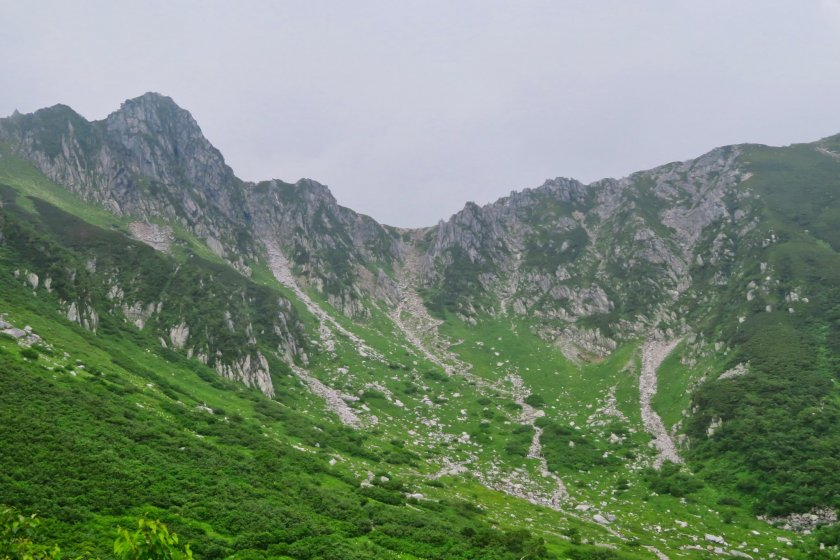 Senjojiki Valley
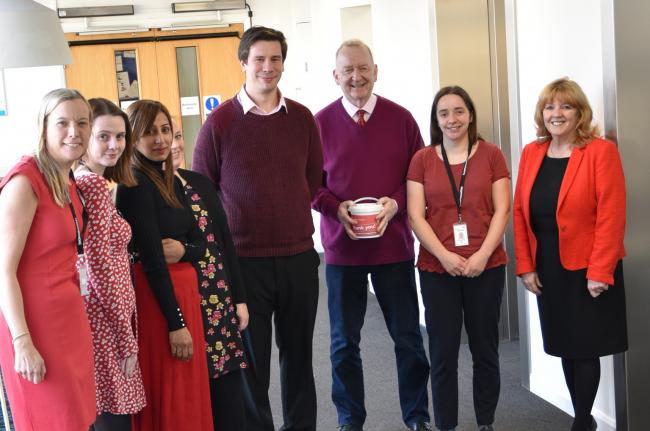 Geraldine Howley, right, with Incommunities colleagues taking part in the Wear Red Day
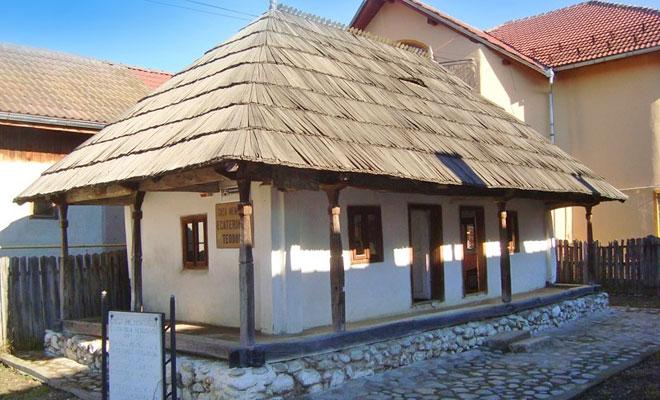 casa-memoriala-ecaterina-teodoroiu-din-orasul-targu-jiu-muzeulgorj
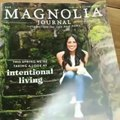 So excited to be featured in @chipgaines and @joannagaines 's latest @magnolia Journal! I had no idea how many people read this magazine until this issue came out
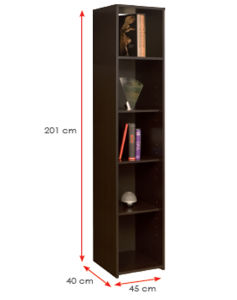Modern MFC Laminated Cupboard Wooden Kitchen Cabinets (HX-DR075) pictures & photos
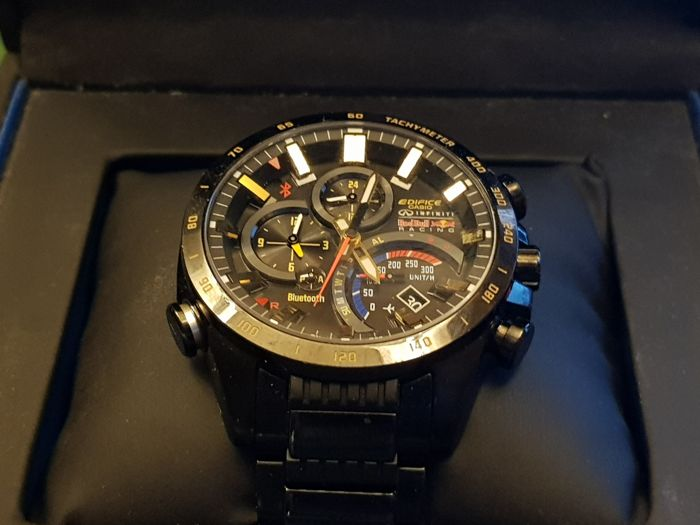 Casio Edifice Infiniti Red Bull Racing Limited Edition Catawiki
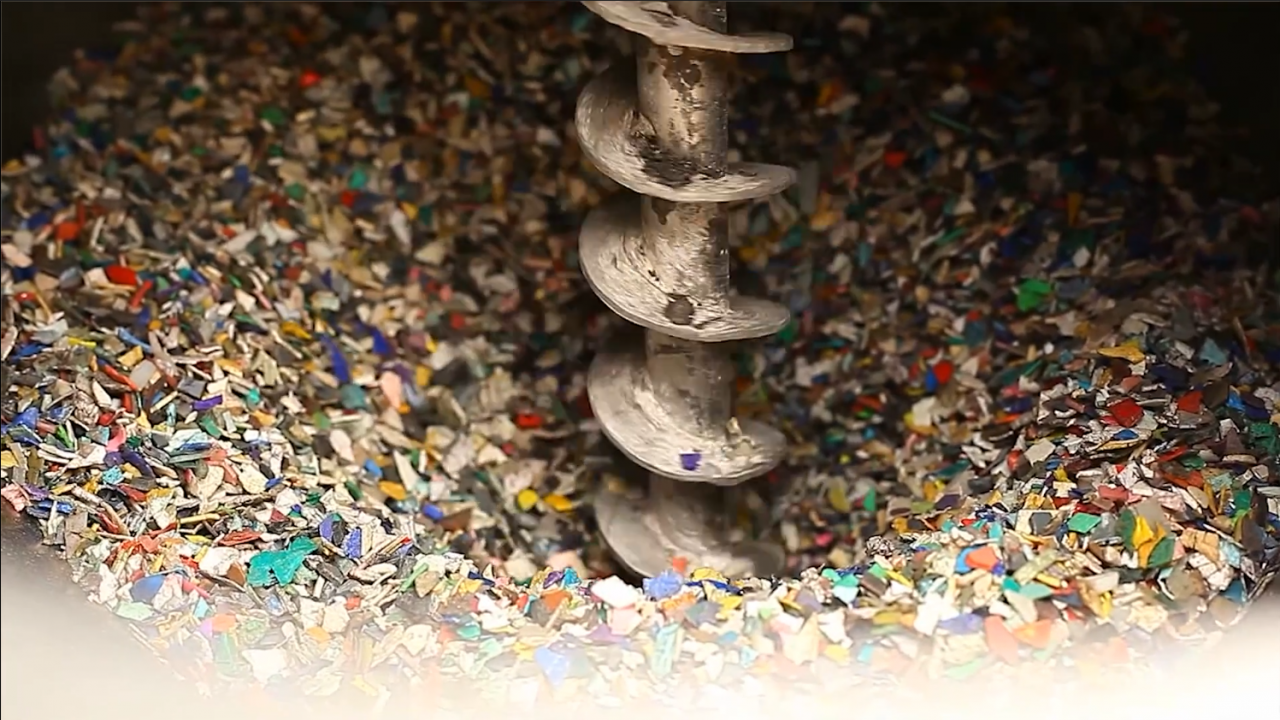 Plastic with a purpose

* * * *

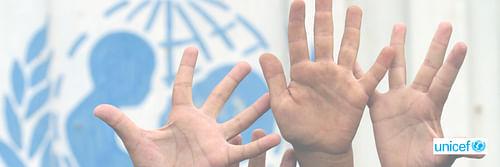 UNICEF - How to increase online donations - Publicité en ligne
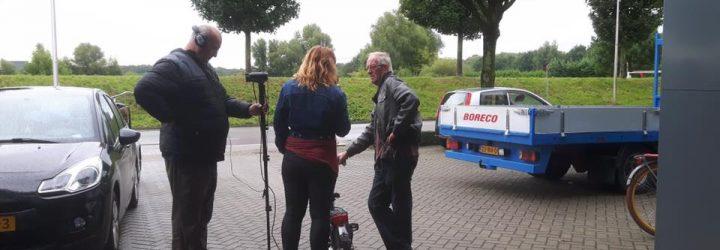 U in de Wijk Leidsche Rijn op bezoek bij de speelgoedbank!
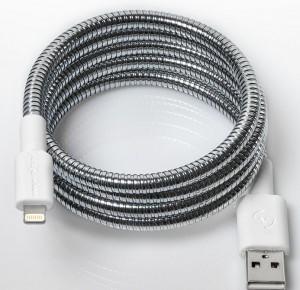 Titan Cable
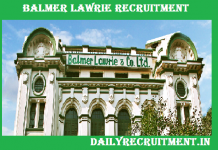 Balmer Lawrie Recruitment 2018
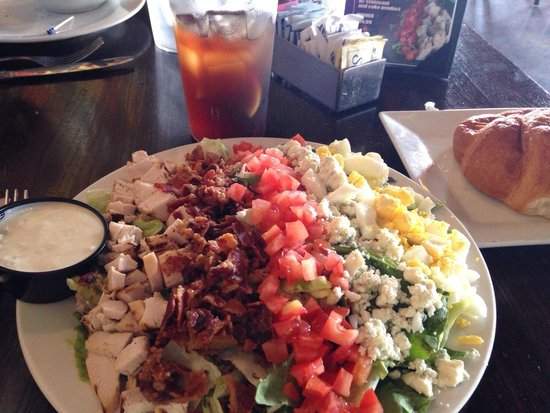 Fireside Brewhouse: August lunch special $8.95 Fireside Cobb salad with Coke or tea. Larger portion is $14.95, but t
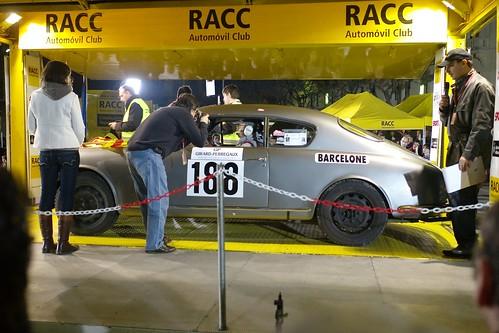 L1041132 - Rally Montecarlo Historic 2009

* * * *

### Exercise directions
In the data above, find the line containing "Balmer Lawrie Recruitment 2018" and the line containing "L1041132 - Rally Montecarlo Historic 2009". Copy exactly the stretch from the first through the second, both included, leaving out any picture.

### Solution for this task
 Balmer Lawrie Recruitment 2018
 Fireside Brewhouse: August lunch special $8.95 Fireside Cobb salad with Coke or tea. Larger portion is $14.95, but t
 L1041132 - Rally Montecarlo Historic 2009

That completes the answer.